A Responsabilidade Civil Subjetiva baseia-se no ato ilícito e, este, por sua vez, fundamenta-se na culpa do agente causador do dano que, verificados, surge o dever de indenizar.

Requisitos do Ato Ilícito:

=> Conduta antijurídica do agente, decorrente de violação de dever jurídico genérico, que pode decorrer da ação ou omissão, em ambos os casos resultantes de negligência, imprudência ou imperícia: aplica-se ao Condomínio/Síndico.

=> Previsibilidade ou intencionalidade do agente de causar dano em razão de seu comportamento: aplica-se ao caso.

=> Lesão de direito ou interesse alheio de caráter moral ou patrimonial: aplica-se ao caso.

=> Imputabilidade do agente: aplica-se ao caso pelo art. 9º - C.C., por ter discernimento normal dos fatos da vida.

=> Inexistência de excludentes: aplica-se ao caso.

Requisitos que Configuram a Responsabilidade Civil Subjetiva:

=> Ato ilícito pela falta de guarda, vigilância, "in elegendo" e por negligência.

=> Culpa presumida com base em toda fundamentação anterior.

=> Dano causado é verificado pela morte ou lesão corporal da vítima (moral e patrimonial).

=> Nexo causal concorrente devido à falta de vigilância do Condomínio/Síndico em relação à manutenção prestada pela Empresa de Elevadores, cuja causa material foi a porta com defeito ou sistema eletrônico deficiente do elevador, causando a queda da vítima e conseqüente morte ou lesão corpórea.

=> Inexistência de excludentes, pois a responsabilidade de vigilância e segurança é do Condomínio/Síndico.

Responsabilidade Civil Subjetiva Contratual:

Por analogia ao transporte de trem, através de contrato de adesão realizado na convenção ou reunião de Condomínio, ficando registrado em ata e/ou outros documentos.

2. Responsabilidade Civil Objetiva Aplicada à Empresa Fabricante e Encarregada da Manutenção de Elevadores:

A Responsabilidade Civil Objetiva é aquela em que o agente causador do dano tem o dever de repara-lo. É Também chamada Teoria de Risco ou Perigo inerente à atividade realizada por alguém, neste caso, a Empresa de Elevadores responsável pela fabricação e manutenção.
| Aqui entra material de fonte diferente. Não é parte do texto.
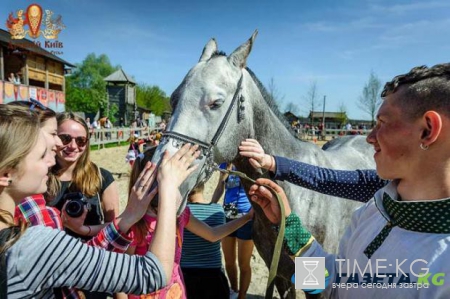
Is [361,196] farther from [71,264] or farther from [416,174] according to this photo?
[71,264]

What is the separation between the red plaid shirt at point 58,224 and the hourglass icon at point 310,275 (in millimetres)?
914

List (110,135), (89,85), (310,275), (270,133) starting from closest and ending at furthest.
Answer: (310,275) → (270,133) → (110,135) → (89,85)

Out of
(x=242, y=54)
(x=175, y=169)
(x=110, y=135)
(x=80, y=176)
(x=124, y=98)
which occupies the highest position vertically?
(x=124, y=98)

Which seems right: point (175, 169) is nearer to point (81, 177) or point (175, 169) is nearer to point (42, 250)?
point (42, 250)

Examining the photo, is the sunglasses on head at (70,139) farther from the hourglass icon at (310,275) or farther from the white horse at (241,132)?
the hourglass icon at (310,275)

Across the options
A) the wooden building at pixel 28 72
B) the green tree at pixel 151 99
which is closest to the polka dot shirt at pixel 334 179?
the wooden building at pixel 28 72

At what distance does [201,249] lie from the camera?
9.53ft

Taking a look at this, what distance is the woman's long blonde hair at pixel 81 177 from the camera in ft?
7.87

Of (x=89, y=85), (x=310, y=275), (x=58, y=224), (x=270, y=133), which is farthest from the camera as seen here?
(x=89, y=85)

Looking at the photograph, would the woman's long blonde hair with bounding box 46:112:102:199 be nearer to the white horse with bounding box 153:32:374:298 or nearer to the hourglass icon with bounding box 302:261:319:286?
the white horse with bounding box 153:32:374:298

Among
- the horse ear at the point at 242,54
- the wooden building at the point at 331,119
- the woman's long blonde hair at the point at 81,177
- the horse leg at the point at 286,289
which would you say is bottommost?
the horse leg at the point at 286,289

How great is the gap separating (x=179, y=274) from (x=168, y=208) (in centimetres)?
100

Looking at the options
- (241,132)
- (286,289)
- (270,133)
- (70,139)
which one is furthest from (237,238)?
(70,139)

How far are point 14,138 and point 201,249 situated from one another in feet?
6.68
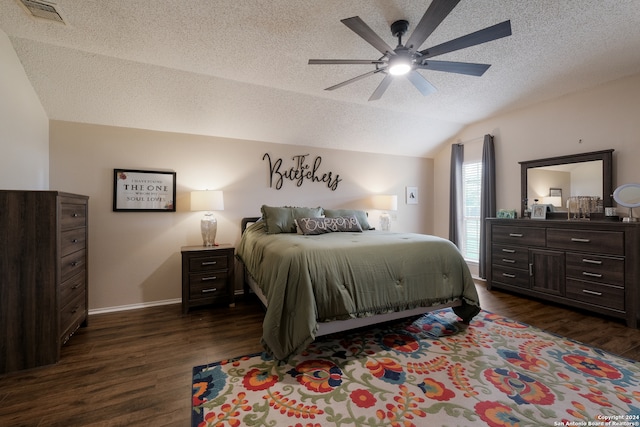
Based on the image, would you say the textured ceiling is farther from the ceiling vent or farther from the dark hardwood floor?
the dark hardwood floor

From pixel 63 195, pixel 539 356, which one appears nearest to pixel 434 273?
pixel 539 356

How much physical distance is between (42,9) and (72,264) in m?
1.98

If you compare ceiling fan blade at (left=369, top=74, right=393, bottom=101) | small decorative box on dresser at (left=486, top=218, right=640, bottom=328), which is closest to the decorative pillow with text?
ceiling fan blade at (left=369, top=74, right=393, bottom=101)

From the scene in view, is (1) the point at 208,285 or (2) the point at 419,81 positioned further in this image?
(1) the point at 208,285

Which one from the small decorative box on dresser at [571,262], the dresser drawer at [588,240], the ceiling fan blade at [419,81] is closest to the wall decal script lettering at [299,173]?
the ceiling fan blade at [419,81]

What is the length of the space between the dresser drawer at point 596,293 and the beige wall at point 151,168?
10.7ft

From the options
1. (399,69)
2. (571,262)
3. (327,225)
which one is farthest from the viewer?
(327,225)

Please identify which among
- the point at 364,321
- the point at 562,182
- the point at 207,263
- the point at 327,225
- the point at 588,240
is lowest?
the point at 364,321

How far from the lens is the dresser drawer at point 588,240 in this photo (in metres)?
2.63

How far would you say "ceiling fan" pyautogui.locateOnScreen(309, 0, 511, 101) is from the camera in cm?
156

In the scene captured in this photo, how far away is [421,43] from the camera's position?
1781 millimetres

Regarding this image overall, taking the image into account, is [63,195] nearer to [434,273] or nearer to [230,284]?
[230,284]

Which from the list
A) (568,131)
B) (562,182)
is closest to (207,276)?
(562,182)

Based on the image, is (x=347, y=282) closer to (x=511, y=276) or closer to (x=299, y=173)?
(x=299, y=173)
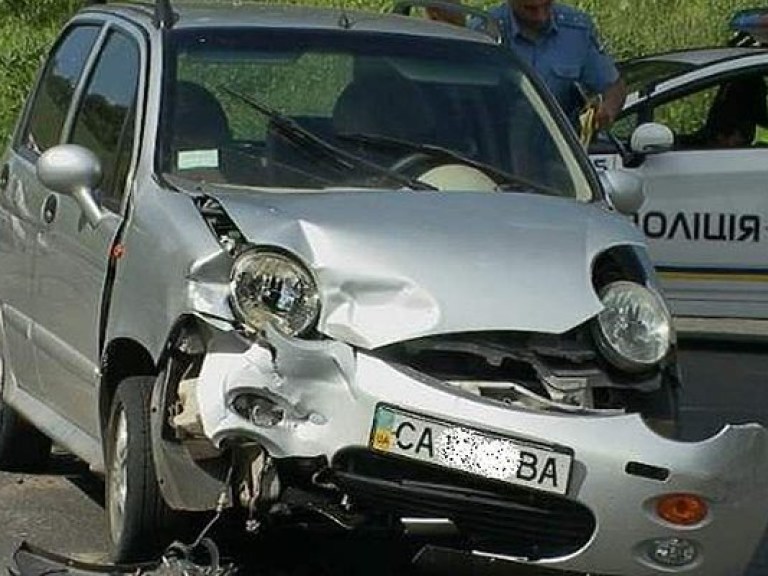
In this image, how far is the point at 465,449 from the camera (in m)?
5.13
Requisitos da Responsabilidade Civil Objetiva :

=> Necessidade de haver previsão legal: aplica-se ao caso em tela.

=> Prova do dano sofrido pela vítima: constatado com a lesão corporal ou morte da vítima.
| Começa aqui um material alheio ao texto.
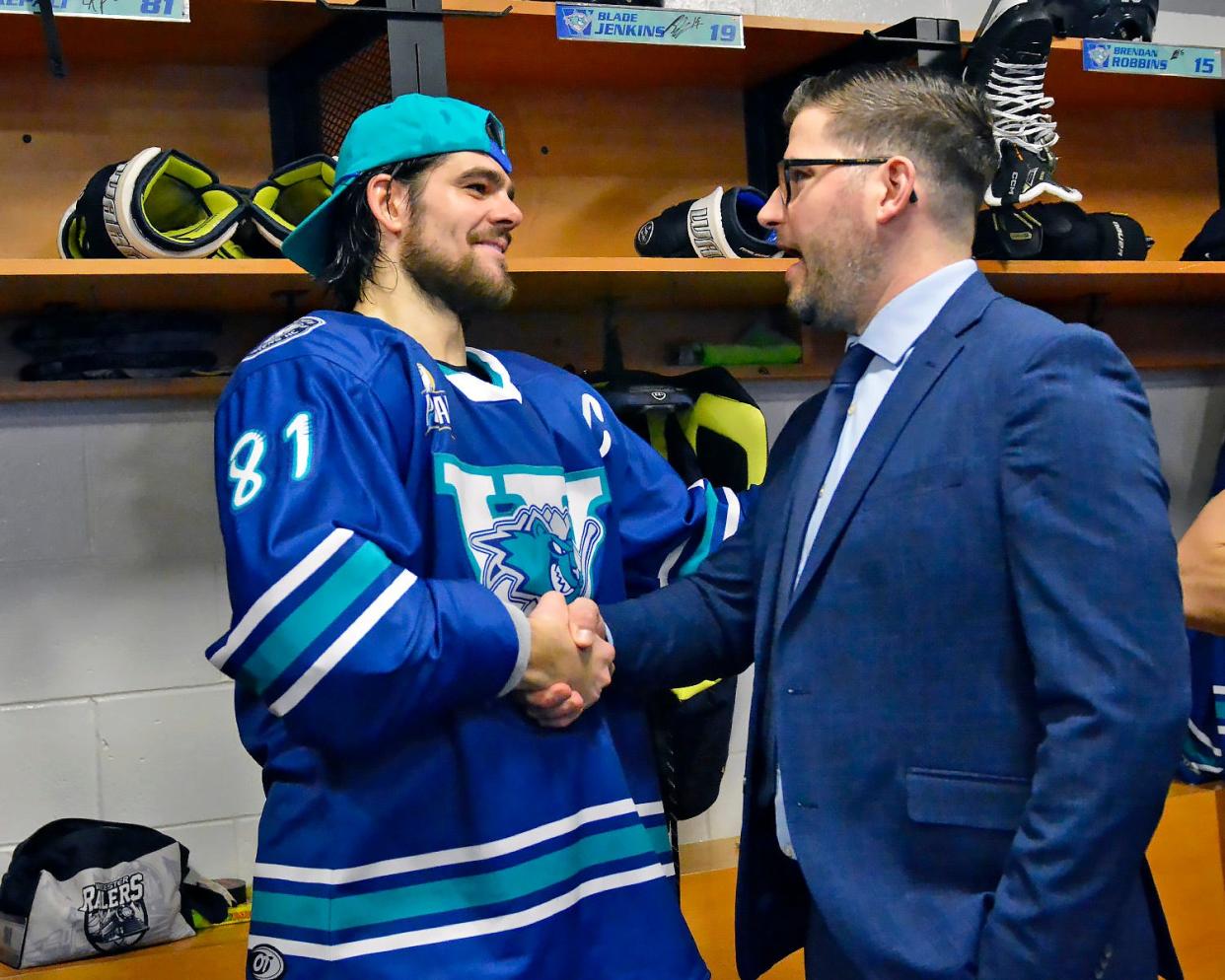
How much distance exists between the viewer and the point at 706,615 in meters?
1.57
=> Nexo causal entre o prejuízo e a atividade do agente ofensor: é concorrente, pela falta de manutenção ou alerta dos possíveis perigos e/ou riscos, cuja causa material foi a porta com defeito ou o sistema eletrônico deficiente do elevador, causando a queda da vítima e conseqüente lesão corporal ou morte.

=> Exclusão da culpa do agente ofensor, expressa em lei: não se aplica ao caso.
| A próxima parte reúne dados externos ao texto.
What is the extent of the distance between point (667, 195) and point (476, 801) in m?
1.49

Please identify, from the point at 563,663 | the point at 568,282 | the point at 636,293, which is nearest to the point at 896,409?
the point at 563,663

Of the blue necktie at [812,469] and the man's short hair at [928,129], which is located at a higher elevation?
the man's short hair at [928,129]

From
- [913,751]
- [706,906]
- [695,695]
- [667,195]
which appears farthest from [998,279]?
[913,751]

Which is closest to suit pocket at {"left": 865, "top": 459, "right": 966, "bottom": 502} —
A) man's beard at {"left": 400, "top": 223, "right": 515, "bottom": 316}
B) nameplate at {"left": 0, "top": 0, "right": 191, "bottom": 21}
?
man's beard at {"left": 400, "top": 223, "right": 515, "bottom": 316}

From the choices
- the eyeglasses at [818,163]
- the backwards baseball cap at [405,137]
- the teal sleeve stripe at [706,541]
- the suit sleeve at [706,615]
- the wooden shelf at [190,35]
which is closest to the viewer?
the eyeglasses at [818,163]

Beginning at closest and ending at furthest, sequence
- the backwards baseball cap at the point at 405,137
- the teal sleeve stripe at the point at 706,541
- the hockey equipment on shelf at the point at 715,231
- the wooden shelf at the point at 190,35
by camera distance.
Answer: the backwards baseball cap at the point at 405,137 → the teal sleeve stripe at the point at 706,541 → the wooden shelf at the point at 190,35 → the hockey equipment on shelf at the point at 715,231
=> Atividade do ofensor, causa do dano, há de ser potencialmente perigosa: aplica-se ao caso.

=> Necessidade do ofensor auferir lucro/vantagem econômica da atividade: o lucro verificado seria proveniente da venda do elevador, além do pagamento pela prestação de serviço de manutenção.

            Responsabilidade Civil Objetiva Contratual:

Por analogia ao transporte de trem, através de contrato de adesão.


III – RECOMENDAÇÕES COMO PREVENÇÃO

Algumas atitudes podem ser tomadas para que se evite o acidente, de acordo com as seguintes hipóteses:

a) Caso a Empresa de elevadores vá fazer a manutenção e o Condomínio a dispense, a Empresa deve lacrar os elevadores e fazer com que o Síndico assine um termo de responsabilidade.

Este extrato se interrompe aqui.